# Start of Excerpted text

Monica Cassara uses her iPad during a
freshman Algebra class at Archbishop
Mitty High School in San Jose, California
Gary Reyes/San Jose Mercury News/MCT
By Patrick May
San Jose Mercury News (MCT)
SAN JOSE, Calif. — It's midmorning and the faces of the students in Tim Wesmiller's religious studies class are bathed in the baby-blue glow of their iPad screens.
Instead of sitting in rigid rows of desks staring at a blackboard, as they would in a typical classroom, kids huddle in groups to brainstorm and blog about Indian culture. Lessons flash from tablets to digitalized white board and back. The "lecture" is a blend of YouTube videos and interactive maps. There's very little paper and no sign of chalk.
Faculty and students in this two-year iPad pilot project at Archbishop Mitty High School say this is the future of education.
"We still use paper and pencils sometimes," says Jeremy Pedro, a soft-spoken junior. "But our homework is mostly digital. Paper homework is a thing of the past."
So are one-dimensional science lessons, teachers glued to the front of the classroom, and backpacks stuffed to the gills with backbreaking textbooks.
"The richness and potential here is much greater than just e-books," Principal Tim Brosnan says. "The students have embraced the idea that learning happens not just in class but at home and anywhere else they can go online. The iPad's not some magic pill, but seeing students collaborate on them seems to add more life to the learning process."
For the past two school years, Mitty's pilot project has put Apple's popular tablets in the hands of 250 students in 14 classes. Next fall the school will rent an iPad for all 1,680 students and 104 teachers, putting Mitty at the vanguard of a quickening trend toward digitalized education.
"What's coming this fall is huge, and I think you'll see it happening in every school across the country in the next five years," Brosnan says. "It's almost as if the iPad was the device we were all waiting for."
John Couch, Apple's vice president of education marketing, says the iPad's lightweight, tech prowess and versatile user-interface make it a valuable learning tool for "a generation of kids who grew up in a digital world."
"They want to express themselves in class through the same media-rich environment they observe around them outside of school. I see the iPad as a classroom without walls," says Couch, adding that the tablet's just the latest in a long line of Apple's efforts on the education front. "We've built this ecosystem with a lot of content like iBooks that's not just digital but truly transformational, with interactivity and other features that traditional textbooks don't have."
While Apple's dominance in e-learning is certainly not guaranteed, considering how many hardware companies and content providers have already jumped into the space, the Cupertino, Calif., tech giant certainly has a solid toehold. And it owes a lot of that success to the iPad's seductive lure.
Earlier this month, Apple said it would offer interactive digital textbooks and tools for teachers to create their own books using iAuthor. This was a longtime dream of Apple's late CEO Steve Jobs, who once predicted the iPad would make print textbooks obsolete.
That's already coming true in Wesmiller's classroom, where students are following an online textbook their teacher personally crafted as a dynamic mashup of content from the Library of Commerce, YouTube and Google maps.
Valerie Wuerz, 17, peers into her iPad, where an app called 7 Billion breaks down the global impact of overpopulation in text, slides, video and forums where students can share ideas and develop projects. She calls the iPad "a great resource, because textbooks are expensive and heavy to lug around."

# End of Excerpted text

Given instruction a.
Shorten the paragraph in the article that begins "For the past two school years," keeping its main facts.
The article and the rows have nothing to do with each other.

# Start of Dataset content

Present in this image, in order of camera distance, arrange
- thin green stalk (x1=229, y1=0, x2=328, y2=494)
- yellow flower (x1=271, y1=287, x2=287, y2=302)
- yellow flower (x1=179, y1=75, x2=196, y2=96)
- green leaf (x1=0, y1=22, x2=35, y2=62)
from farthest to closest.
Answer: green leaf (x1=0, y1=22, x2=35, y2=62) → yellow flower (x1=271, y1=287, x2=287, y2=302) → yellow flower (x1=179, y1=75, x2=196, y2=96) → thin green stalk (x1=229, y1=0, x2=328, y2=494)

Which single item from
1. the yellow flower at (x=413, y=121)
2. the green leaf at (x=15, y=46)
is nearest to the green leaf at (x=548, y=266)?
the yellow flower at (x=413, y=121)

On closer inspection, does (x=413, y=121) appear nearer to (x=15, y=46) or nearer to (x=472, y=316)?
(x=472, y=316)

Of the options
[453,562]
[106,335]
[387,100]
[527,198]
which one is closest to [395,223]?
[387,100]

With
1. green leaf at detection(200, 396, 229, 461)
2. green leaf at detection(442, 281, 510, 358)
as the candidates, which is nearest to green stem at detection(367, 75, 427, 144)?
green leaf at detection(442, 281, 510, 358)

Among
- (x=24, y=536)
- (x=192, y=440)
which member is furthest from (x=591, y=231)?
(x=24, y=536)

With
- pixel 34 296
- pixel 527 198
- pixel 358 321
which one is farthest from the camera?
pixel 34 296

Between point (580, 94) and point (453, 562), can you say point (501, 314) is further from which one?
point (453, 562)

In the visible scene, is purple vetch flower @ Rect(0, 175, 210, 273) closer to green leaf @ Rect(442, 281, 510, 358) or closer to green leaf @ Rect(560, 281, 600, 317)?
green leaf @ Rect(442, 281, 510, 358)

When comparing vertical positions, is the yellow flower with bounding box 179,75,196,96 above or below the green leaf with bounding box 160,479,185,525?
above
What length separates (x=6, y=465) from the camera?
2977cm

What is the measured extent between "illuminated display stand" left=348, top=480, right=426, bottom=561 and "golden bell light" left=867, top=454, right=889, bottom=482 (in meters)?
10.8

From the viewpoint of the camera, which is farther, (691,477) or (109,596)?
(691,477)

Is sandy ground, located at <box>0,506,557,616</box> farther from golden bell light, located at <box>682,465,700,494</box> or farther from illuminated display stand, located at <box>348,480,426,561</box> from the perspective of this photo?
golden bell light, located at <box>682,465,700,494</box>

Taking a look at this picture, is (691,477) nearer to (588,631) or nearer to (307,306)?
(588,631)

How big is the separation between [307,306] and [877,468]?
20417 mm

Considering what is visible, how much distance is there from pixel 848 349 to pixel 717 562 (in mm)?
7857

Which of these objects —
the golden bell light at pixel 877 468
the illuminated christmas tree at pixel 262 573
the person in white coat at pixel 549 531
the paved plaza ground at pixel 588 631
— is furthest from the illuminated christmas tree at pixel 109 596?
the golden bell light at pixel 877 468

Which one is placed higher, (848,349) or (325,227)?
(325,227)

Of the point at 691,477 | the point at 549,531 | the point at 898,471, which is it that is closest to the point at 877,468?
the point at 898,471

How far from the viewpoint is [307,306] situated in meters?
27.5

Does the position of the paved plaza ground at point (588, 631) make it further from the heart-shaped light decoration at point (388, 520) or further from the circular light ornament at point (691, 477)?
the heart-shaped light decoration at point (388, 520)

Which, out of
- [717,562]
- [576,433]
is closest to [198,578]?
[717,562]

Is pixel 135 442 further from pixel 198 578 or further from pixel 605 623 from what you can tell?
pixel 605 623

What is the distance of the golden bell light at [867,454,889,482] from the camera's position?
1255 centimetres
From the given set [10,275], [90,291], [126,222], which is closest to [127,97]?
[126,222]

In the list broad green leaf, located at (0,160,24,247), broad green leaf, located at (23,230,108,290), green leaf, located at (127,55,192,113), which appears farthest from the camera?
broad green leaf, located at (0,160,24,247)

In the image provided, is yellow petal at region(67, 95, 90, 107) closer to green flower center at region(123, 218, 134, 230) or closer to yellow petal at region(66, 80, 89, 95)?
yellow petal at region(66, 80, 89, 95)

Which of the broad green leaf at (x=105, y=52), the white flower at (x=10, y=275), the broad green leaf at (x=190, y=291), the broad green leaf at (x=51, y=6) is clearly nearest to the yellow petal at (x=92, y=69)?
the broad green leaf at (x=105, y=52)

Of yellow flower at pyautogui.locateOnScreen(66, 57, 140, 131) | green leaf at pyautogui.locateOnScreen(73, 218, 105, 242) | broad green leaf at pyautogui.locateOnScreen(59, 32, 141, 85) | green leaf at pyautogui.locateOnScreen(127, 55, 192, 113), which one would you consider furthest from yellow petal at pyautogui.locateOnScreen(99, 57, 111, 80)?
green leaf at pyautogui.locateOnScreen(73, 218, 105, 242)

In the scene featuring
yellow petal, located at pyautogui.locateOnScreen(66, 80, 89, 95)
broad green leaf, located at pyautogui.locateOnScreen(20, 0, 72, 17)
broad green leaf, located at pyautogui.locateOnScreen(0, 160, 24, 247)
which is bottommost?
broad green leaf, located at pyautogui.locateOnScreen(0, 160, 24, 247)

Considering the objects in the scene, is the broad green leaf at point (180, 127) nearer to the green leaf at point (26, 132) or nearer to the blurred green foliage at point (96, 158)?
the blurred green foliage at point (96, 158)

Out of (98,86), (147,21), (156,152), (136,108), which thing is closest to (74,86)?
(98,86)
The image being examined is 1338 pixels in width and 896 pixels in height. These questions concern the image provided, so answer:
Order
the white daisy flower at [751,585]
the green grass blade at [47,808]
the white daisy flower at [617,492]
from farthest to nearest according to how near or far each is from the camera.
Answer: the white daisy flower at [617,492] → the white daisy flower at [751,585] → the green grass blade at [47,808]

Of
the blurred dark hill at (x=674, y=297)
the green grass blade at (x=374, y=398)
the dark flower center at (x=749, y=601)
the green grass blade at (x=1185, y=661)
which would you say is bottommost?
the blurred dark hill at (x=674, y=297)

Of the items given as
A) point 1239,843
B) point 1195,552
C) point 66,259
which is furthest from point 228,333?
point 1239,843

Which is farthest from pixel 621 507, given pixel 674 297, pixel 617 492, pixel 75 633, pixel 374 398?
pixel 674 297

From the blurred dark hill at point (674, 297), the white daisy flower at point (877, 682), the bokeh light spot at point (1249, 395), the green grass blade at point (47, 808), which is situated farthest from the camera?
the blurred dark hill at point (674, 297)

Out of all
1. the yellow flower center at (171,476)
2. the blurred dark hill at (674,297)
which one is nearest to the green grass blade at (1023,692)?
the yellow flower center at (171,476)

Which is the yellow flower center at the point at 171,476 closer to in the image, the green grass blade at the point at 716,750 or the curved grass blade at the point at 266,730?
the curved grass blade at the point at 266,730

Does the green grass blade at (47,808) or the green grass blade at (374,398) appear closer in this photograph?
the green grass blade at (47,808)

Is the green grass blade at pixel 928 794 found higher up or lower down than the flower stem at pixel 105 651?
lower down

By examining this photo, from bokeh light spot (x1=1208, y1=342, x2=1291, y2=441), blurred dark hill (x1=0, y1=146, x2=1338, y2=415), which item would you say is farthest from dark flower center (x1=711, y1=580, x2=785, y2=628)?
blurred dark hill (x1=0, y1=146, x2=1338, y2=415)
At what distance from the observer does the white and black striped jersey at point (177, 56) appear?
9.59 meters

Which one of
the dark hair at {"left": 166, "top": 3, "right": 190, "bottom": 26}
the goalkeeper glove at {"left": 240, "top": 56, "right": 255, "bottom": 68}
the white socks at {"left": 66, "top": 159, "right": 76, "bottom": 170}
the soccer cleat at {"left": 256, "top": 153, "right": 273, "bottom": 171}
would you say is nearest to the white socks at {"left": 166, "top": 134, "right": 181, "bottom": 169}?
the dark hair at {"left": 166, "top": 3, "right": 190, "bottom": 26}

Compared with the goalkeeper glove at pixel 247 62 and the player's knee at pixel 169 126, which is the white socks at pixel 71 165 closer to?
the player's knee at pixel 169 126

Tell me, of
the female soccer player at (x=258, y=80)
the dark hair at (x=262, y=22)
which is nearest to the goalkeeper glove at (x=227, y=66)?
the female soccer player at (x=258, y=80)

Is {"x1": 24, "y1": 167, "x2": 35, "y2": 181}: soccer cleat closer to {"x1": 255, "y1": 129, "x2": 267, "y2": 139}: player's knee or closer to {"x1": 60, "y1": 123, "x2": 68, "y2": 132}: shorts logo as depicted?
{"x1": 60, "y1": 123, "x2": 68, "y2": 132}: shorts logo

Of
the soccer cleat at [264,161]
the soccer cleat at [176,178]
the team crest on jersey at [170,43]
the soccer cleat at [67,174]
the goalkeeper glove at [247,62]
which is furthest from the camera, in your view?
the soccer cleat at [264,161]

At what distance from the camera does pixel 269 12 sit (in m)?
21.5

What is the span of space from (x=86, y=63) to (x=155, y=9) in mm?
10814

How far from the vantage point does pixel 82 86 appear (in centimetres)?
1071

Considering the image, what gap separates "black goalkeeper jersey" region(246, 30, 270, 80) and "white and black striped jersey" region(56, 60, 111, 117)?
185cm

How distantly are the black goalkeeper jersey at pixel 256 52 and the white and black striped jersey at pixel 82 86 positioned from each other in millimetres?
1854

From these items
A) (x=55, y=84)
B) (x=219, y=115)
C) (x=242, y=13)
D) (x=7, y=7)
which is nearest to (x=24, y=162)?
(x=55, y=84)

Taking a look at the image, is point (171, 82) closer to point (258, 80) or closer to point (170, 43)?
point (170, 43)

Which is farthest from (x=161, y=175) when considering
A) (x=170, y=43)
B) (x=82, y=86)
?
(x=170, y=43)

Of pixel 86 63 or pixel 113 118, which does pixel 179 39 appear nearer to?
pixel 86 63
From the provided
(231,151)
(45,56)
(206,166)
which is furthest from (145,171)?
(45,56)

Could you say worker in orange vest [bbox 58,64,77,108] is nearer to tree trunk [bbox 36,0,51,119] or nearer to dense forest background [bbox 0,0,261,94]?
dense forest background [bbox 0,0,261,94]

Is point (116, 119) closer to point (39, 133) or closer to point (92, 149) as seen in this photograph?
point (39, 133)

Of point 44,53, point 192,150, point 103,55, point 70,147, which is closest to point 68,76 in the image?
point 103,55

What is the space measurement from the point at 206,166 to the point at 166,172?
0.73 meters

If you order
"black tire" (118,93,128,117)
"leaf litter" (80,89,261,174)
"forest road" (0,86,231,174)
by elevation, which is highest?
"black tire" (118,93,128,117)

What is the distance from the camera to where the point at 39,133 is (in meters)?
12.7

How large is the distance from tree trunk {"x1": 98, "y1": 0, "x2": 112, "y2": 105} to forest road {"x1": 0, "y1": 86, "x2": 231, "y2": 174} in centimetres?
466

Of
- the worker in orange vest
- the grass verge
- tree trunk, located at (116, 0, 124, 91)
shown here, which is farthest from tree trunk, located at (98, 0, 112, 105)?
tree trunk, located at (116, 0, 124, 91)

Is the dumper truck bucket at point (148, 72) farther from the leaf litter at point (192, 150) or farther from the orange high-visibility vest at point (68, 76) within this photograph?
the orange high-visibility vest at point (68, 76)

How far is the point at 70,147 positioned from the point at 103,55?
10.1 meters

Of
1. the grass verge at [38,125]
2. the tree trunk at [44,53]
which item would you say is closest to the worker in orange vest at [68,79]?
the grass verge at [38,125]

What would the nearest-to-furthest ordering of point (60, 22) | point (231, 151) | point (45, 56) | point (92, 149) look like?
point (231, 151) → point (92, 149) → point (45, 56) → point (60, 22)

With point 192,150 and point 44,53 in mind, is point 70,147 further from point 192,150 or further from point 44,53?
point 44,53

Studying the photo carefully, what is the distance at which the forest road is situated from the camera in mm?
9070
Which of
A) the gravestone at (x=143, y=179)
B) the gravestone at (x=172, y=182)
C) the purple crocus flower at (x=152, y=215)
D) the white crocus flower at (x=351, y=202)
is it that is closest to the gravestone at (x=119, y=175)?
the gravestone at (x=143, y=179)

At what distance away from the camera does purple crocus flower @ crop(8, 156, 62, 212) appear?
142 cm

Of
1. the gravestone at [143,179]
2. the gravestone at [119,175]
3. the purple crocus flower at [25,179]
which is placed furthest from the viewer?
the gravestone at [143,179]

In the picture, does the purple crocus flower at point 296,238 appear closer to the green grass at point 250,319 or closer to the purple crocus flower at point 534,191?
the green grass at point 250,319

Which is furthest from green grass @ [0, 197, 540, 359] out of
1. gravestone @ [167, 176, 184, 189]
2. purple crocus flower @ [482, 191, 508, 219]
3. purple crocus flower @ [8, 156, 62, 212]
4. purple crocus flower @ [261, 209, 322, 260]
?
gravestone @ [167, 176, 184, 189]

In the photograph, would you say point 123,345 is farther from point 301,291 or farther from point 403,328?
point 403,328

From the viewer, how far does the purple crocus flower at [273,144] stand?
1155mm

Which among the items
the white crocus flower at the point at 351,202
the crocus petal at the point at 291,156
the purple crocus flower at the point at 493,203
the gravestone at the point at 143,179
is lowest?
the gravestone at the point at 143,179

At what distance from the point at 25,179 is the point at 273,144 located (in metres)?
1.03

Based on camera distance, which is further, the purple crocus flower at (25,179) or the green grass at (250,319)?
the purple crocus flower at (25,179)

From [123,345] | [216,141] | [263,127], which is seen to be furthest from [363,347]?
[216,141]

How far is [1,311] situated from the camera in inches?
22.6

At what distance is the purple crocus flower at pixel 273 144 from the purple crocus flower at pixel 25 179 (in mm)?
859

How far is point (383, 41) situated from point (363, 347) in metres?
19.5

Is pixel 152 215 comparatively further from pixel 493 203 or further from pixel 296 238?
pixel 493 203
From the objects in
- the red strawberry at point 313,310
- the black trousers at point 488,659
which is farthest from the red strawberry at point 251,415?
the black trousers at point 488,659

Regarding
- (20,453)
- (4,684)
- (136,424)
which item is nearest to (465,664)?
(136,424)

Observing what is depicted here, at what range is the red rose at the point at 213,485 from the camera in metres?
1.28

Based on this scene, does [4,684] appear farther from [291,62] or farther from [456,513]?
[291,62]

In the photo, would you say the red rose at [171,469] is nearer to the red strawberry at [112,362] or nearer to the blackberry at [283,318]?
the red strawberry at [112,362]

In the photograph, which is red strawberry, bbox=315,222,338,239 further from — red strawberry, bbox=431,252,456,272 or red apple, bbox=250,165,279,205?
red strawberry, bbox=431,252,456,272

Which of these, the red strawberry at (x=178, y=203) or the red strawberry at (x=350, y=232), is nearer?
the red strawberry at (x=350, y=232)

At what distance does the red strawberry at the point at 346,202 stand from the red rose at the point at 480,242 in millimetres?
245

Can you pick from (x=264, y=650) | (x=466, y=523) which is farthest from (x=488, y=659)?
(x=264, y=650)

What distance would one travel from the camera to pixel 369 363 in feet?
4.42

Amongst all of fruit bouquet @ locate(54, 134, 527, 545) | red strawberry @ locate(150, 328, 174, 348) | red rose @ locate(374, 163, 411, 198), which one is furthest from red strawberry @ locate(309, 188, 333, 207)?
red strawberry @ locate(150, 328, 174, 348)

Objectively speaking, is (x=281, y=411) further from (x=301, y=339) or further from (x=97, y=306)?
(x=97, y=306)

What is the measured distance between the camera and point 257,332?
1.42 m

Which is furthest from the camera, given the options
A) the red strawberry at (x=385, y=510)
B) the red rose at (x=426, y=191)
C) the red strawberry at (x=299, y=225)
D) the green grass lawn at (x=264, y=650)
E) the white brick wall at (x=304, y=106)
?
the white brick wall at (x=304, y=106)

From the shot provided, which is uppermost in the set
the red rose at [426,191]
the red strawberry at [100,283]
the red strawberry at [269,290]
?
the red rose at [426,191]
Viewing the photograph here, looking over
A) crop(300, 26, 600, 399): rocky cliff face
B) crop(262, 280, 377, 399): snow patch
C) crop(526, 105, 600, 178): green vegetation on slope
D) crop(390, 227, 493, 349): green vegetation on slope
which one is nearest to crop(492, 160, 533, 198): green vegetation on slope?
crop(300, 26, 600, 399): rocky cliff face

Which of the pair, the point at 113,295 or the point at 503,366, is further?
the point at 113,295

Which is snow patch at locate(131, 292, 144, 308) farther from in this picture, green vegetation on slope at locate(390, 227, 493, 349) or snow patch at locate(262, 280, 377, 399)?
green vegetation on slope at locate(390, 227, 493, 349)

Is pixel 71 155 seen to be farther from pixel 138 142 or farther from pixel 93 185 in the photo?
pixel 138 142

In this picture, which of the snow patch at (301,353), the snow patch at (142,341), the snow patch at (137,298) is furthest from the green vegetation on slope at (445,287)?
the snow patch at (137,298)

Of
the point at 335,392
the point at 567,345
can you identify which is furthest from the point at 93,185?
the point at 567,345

# End of Dataset content

Given instruction b.
Return everything in the rows from the very first line down to the line containing "from farthest to closest.", with both of those lines included, unchanged.

Response a.
Mitty's two-year pilot gave iPads to 250 students in 14 classes. Next fall the school will rent one for every one of its 1,680 students and 104 teachers, placing it at the front of a growing move toward digital education.

Response b.
Present in this image, in order of camera distance, arrange
- thin green stalk (x1=229, y1=0, x2=328, y2=494)
- yellow flower (x1=271, y1=287, x2=287, y2=302)
- yellow flower (x1=179, y1=75, x2=196, y2=96)
- green leaf (x1=0, y1=22, x2=35, y2=62)
from farthest to closest.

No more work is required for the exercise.